> **DOCUMENT EXCERPT**:
Summary. The paper proposes a learning-based model predictive control (MPC) scheme for safe exploration in reinforcement learning. It constructs high-probability confidence intervals on predicted trajectories that allow input-dependent uncertainties, uses these to enforce safety constraints on trajectories, and adds a terminal set constraint to recursively guarantee the existence of safe control actions at every step. The approach is evaluated on an inverted pendulum for safe dynamics exploration and a cart-pole RL task with safety constraints.

Significance. If the statistical construction of the confidence intervals is valid under input dependence and the recursive feasibility holds in closed loop, the result would be significant for enabling safe RL in real-world applications. The work directly addresses the lack of safety guarantees during exploration, a key barrier for RL in safety-critical domains, and provides a concrete integration of statistical learning with MPC.

major comments (2)

[Abstract / confidence interval construction] Abstract and the section constructing confidence intervals: the central safety claim rests on 'provably accurate confidence intervals on predicted trajectories' that remain valid when uncertainty depends on the input. No derivation, error analysis, or explicit statistical model (e.g., handling of heteroscedasticity or temporal dependence) is supplied in the provided text to establish the high-probability bound for closed-loop trajectories; this is load-bearing for the guarantee.
[Terminal set constraint] Terminal set constraint paragraph: the recursive guarantee of safe actions at every iteration is asserted via the terminal set, but it is unclear how the probabilistic nature of the trajectory predictions (with input-dependent uncertainty) propagates into the terminal set definition and feasibility proof without additional assumptions on the uncertainty structure.

minor comments (1)

[Abstract] The abstract states the method 'guarantee[s] that trajectories satisfy safety constraints' but does not specify whether this is almost-sure or high-probability; clarify the exact probabilistic statement.

Simulated Author's Rebuttal

2 responses · 0 unresolved

We thank the referee for the careful review and for recognizing the potential significance of the work for safe RL. We address the two major comments below. Both point to sections where the manuscript would benefit from expanded technical detail; we will revise accordingly.

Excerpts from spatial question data
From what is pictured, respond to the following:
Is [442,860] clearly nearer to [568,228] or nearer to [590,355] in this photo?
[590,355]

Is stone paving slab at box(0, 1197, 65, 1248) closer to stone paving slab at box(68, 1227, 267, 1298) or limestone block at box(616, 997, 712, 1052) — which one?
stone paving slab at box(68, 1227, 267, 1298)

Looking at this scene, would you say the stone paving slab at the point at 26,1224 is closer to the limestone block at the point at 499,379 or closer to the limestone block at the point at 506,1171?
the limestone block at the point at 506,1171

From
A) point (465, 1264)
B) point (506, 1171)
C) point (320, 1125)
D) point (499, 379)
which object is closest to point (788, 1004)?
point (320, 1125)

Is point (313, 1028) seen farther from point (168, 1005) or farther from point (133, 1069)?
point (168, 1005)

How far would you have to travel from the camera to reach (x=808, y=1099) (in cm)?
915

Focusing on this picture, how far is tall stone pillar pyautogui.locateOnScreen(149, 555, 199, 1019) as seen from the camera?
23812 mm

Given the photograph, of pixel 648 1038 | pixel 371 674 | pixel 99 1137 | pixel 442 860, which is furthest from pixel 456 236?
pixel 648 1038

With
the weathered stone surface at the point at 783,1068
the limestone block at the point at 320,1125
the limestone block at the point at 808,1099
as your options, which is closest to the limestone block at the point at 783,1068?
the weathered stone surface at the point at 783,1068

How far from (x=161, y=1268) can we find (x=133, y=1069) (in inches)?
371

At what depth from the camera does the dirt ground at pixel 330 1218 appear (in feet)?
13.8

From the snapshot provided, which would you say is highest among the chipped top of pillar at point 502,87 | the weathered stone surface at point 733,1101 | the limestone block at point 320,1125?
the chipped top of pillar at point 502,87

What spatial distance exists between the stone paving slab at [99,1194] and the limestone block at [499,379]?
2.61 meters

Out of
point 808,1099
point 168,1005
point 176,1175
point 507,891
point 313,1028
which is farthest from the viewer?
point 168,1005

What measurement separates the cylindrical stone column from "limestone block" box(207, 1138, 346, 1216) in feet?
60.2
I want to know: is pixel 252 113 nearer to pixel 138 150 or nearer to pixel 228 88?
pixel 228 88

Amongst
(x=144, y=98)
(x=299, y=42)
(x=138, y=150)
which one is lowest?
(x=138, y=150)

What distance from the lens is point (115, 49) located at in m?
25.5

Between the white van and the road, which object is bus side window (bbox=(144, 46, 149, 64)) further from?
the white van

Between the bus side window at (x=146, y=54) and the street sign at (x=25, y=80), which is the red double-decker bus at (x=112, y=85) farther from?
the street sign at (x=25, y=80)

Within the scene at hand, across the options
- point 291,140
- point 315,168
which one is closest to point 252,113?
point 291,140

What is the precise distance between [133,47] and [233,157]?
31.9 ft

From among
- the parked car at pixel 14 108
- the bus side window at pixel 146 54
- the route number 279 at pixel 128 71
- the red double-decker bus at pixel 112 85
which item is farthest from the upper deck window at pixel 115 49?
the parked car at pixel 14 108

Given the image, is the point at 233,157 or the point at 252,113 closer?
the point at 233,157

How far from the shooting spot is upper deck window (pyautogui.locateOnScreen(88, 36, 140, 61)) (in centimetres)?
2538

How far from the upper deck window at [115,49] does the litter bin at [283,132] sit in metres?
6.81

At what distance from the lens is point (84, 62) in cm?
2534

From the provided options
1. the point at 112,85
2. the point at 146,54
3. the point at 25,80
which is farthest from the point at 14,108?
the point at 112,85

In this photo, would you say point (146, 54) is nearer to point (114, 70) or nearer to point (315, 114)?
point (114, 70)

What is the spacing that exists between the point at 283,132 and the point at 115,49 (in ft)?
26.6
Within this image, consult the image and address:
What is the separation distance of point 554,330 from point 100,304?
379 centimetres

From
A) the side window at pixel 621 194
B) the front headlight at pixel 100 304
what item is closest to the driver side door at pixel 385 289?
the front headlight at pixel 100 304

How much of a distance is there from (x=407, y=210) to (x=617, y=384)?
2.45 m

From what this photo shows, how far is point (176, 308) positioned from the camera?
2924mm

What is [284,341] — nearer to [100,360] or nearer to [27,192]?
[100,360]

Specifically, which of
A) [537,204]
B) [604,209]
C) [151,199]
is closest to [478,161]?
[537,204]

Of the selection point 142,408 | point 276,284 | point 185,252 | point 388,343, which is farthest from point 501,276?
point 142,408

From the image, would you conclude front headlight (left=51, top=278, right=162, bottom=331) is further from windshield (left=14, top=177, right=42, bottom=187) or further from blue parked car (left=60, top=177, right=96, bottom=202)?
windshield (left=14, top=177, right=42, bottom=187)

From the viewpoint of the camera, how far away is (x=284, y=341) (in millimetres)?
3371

> **GIVEN PROBLEM**: Carry on the referee report on learning-based MPC for safe exploration, starting right after its last sentence. This data has no connection to the referee report on learning-based MPC for safe exploration.

> **RESULT FOR THIS TASK**:
read point-by-point responses

Referee: [Abstract / confidence interval construction] Abstract and the section constructing confidence intervals: the central safety claim rests on 'provably accurate confidence intervals on predicted trajectories' that remain valid when uncertainty depends on the input. No derivation, error analysis, or explicit statistical model (e.g., handling of heteroscedasticity or temporal dependence) is supplied in the provided text to establish the high-probability bound for closed-loop trajectories; this is load-bearing for the guarantee.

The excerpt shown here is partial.